The real culprit, according to those in the know, for the failure of Amazon to build a new campus in NYC, is someone who has been dead for almost 40 years -- that's right, our friend, our buddy, our pal, Robert Moses.
Why?
Well, from the 1920s until the 1960s, the "master builder" rammed highways around the city and state, and built other projects in a totally irresponsible manner, wrecking neighborhoods and disposessing their residents. In the name of "progress", he warped this city to his car-centric, anti-poor priorities, underfunding public transit in the process, and basically ignoring the concerns of the communities he affected. Remember, this is the guy who wanted to destroy Soho and Greenwich Village by putting a highway through it -- that was stopped by Jane Jacobs, and NYC vowed never to let something so awful ever possibly happen again.

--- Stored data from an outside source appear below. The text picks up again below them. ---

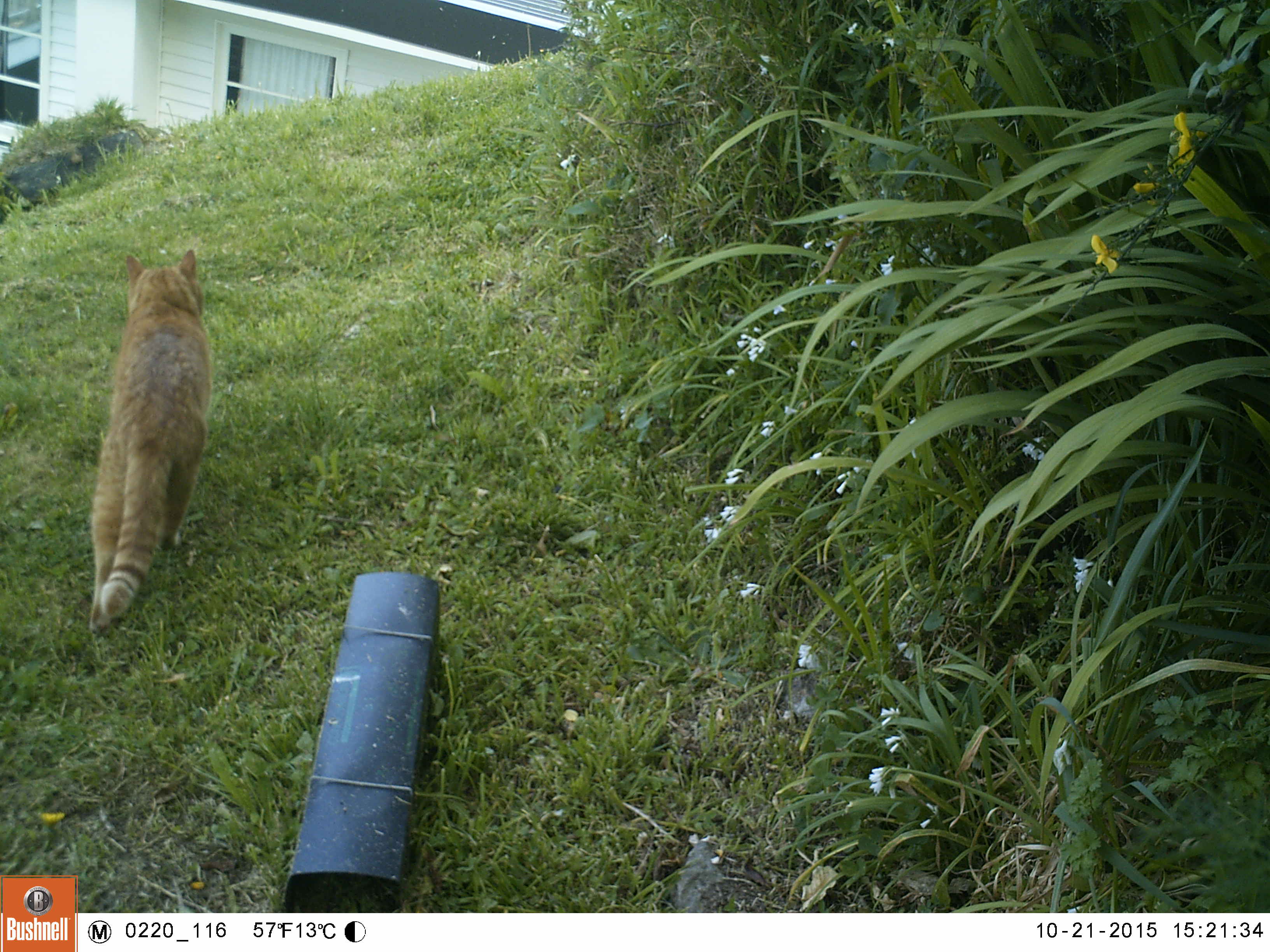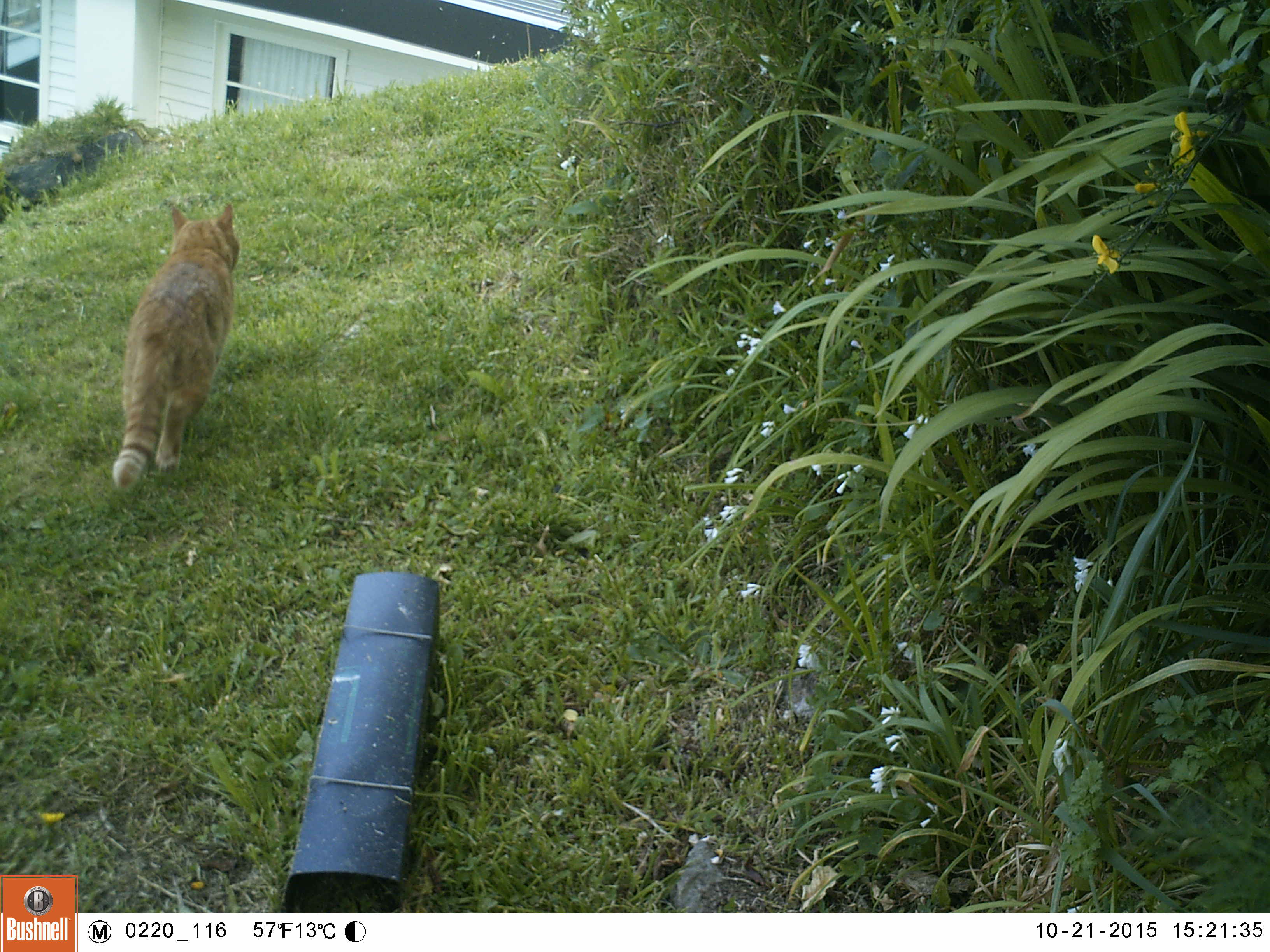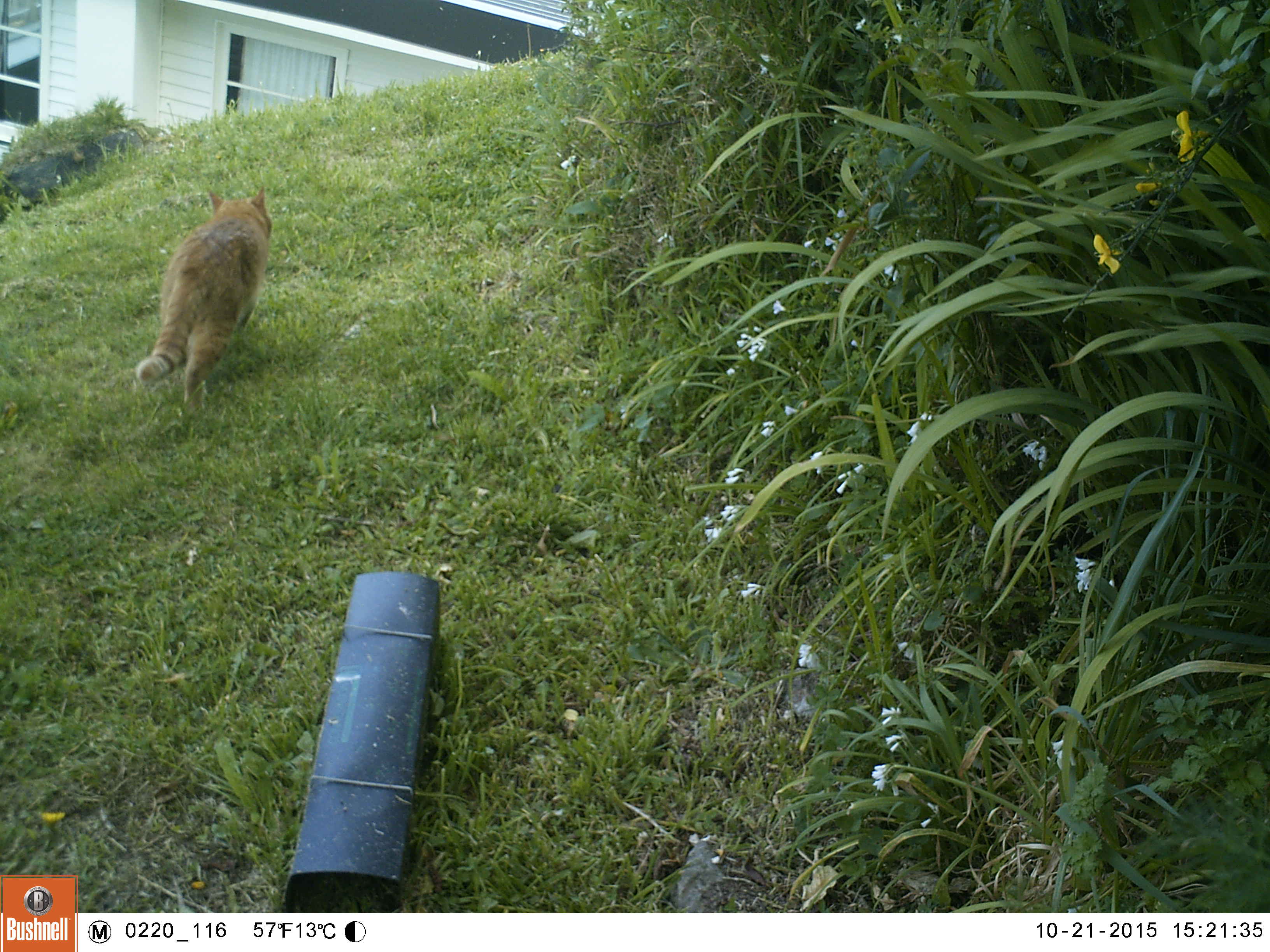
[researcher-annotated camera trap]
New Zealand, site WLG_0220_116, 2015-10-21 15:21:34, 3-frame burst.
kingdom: Animalia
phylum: Chordata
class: Mammalia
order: Carnivora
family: Felidae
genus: Felis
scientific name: Felis catus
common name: domestic cat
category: cat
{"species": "cat (domestic cat) (Felis catus)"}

By the time he left power in 1968, NYC was suffering a Robert Moses PTSD and new laws were enacted, including the little-known but extremely powerful public utilities committee, to prevent another Moses from building things in this city it didn't want, didn't need, and that would change it forever -- for the worse.
The result, today, is that it's practically impossible to build anything big in NYC as mayors and governors have learned to rue. It took 45 years to build three subway stops on the East Side, after all! You might call this an "overcorrection".
So whether you were for or against the Amazon deal, this situation proves that NYC today is living in Robert Moses legacy -- in the city he shaped and in the reaction to that -- and his form of progress from yesterday makes progress today all the harder.